Why: A parent that refuses to reap its children has a bug. Restarting it causes all its children (including zombies) to be reparented to PID 1 (init/systemd), which will reap them.

# Check if the service is managed by systemd
systemctl status <SERVICE_NAME>

# Gracefully restart via systemd (preferred — handles dependency ordering)
sudo systemctl restart <SERVICE_NAME>

# Verify zombies were cleaned up after parent restart
sleep 5
ps -eo pid,ppid,stat,comm | awk '$3 ~ /^Z/' | wc -l

# If not managed by systemd, gracefully restart the process
sudo kill -SIGTERM <PPID>
sleep 10
ps -p <PPID>   # Should be gone; systemd/init will restart if configured
Expected output:
# After restart: 0 zombie processes
0
If this fails: If restarting the service causes a service outage (it is not replicated), coordinate a maintenance window with the application team.
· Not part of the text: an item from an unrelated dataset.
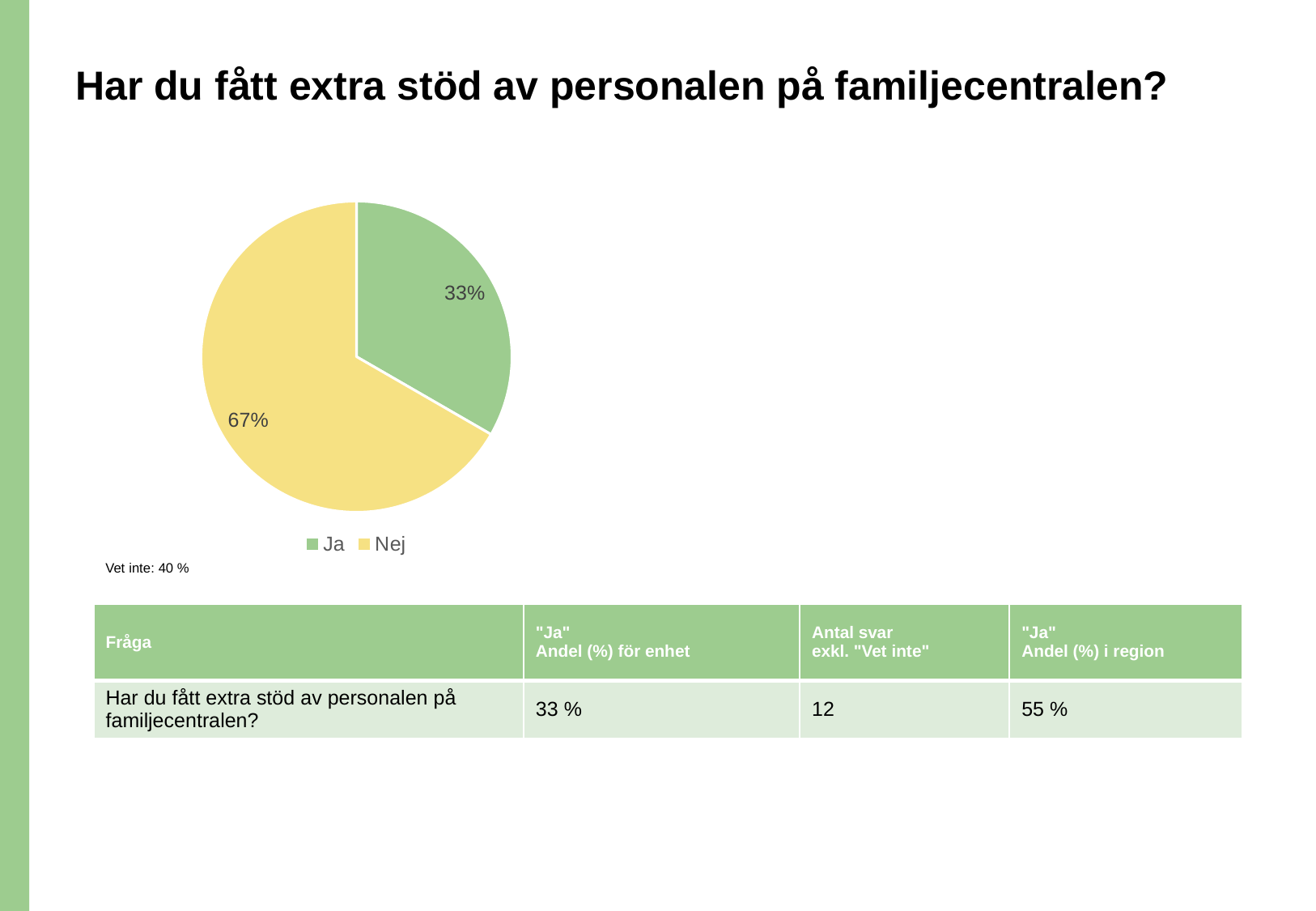
What colour is the "Nej" slice in the pie chart? yellow What colour is the "Ja" slice in the pie chart? green Which slice of the pie is the smallest? Ja Which is larger, the "Ja" slice or the "Nej" slice? Nej Which slice of the pie is the largest? Nej What is the difference in percentage points between the "Nej" and "Ja" slices? 34 How many entries does the legend list? 2 What kind of chart is shown on the slide? pie chart How many slices does the pie chart have? 2 What share of the pie does the "Ja" slice represent? 33% What share of the pie does the "Nej" slice represent? 67%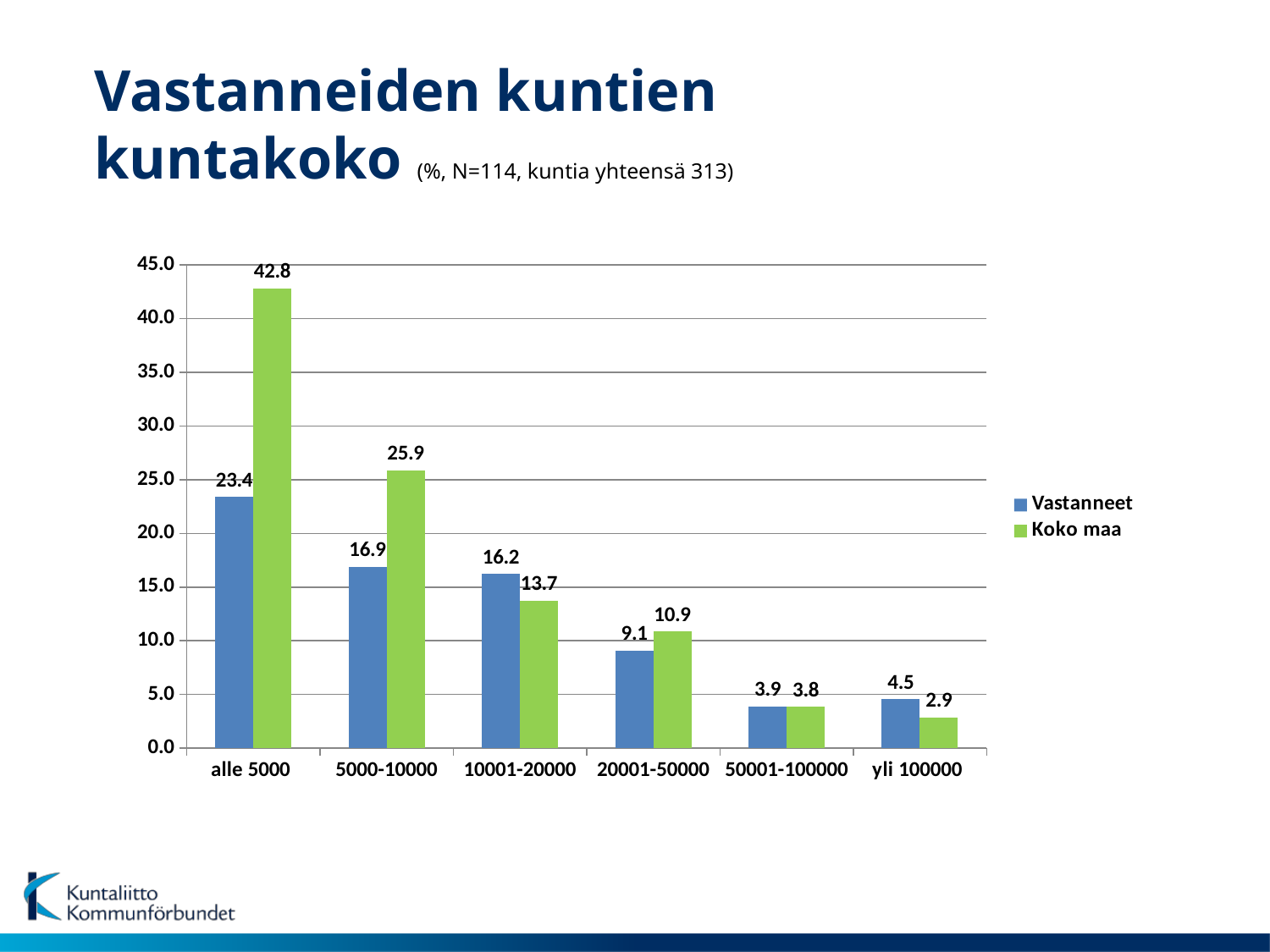
How many categories are shown on the x axis? 6 Which category has the lowest Vastanneet value? 50001-100000 Which colour represents the Koko maa series? green Is the Koko maa value for '20001-50000' greater or less than 10.0? greater What is the Koko maa value for the 'yli 100000' category? 2.9 How many series does the legend list? 2 What kind of chart is shown on the slide? bar chart For the '10001-20000' category, which series has the larger value, Vastanneet or Koko maa? Vastanneet What is the difference between the Koko maa and Vastanneet values for 'alle 5000'? 19.4 What is the Vastanneet value for the 'alle 5000' category? 23.4 Which category has the highest Koko maa value? alle 5000 What is the Koko maa value for the '5000-10000' category? 25.9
For a replicated service, drain traffic first: kubectl drain <NODE_NAME> --ignore-daemonsets or shift load away from this node.

Step 6: If Systemd Process — Check the Unit File

Why: If the parent is a systemd-managed service, incorrect KillMode or ExecStop settings can prevent systemd from properly waiting on child processes.

# Check the unit file for child process handling
sudo systemctl cat <SERVICE_NAME>

# Key settings to check:
# KillMode=control-group  (recommended — kills all processes in the cgroup)
# KillMode=process        (only kills main process — may leave children)
# TimeoutStopSec=<N>      (how long systemd waits for graceful stop)

# Check if the cgroup still has processes after stop
sudo systemctl stop <SERVICE_NAME>
sudo systemd-cgls /system.slice/<SERVICE_NAME>.service

# Fix KillMode if needed (create an override)
sudo systemctl edit <SERVICE_NAME>
# Add:
# [Service]
# KillMode=control-group
Expected output:
# After fixing KillMode and restarting:
# systemctl stop <SERVICE_NAME> should kill all child processes
# No zombies should remain after stop
If this fails: If the service design intentionally forks long-running children that should outlive the parent, this is an architectural issue. The service needs to be rewritten to track and wait on its own children, or to use a proper subreaper.

Verification

# Confirm the issue is resolved
ps aux | awk '$8 == "Z"' | wc -l
Success looks like: Zombie count is 0 or below 5 (a tiny number of transient zombies is normal on a busy system). Alert has cleared. If still broken: Escalate — see below.

Escalation

Condition Who to Page What to Say
Not resolved in 60 min Application team on-call "Zombie processes accumulating from parent PID (), process table at risk of exhaustion, service restart has not resolved"
Data loss suspected Application team lead "Parent process killed to clear zombies, in-flight work may have been lost"
Scope expanding SRE lead "Zombie accumulation pattern affecting multiple services/nodes, possible kernel or init system regression"

Post-Incident

  • Update monitoring if alert was noisy or missing
  • File postmortem if P1/P2
  • Update this runbook if steps were wrong or incomplete

Common Mistakes

  1. Trying to kill zombie processes directly: This never works — you cannot kill a zombie because it is already dead (it has exited and its resources have been freed). The entry in the process table is just waiting for the parent to collect the exit status. Only the parent (or init after parent exits) can remove it.
  2. Not finding the parent: Sending signals to the zombie PID itself does nothing. The entire fix lives with the parent process. Always identify the PPID before taking action.
  3. Ignoring low zombie counts (< 10 is often fine): A single-digit zombie count is not worth emergency response — transient zombies appear and disappear on healthy systems. Page only when the count is growing rapidly or approaching hundreds.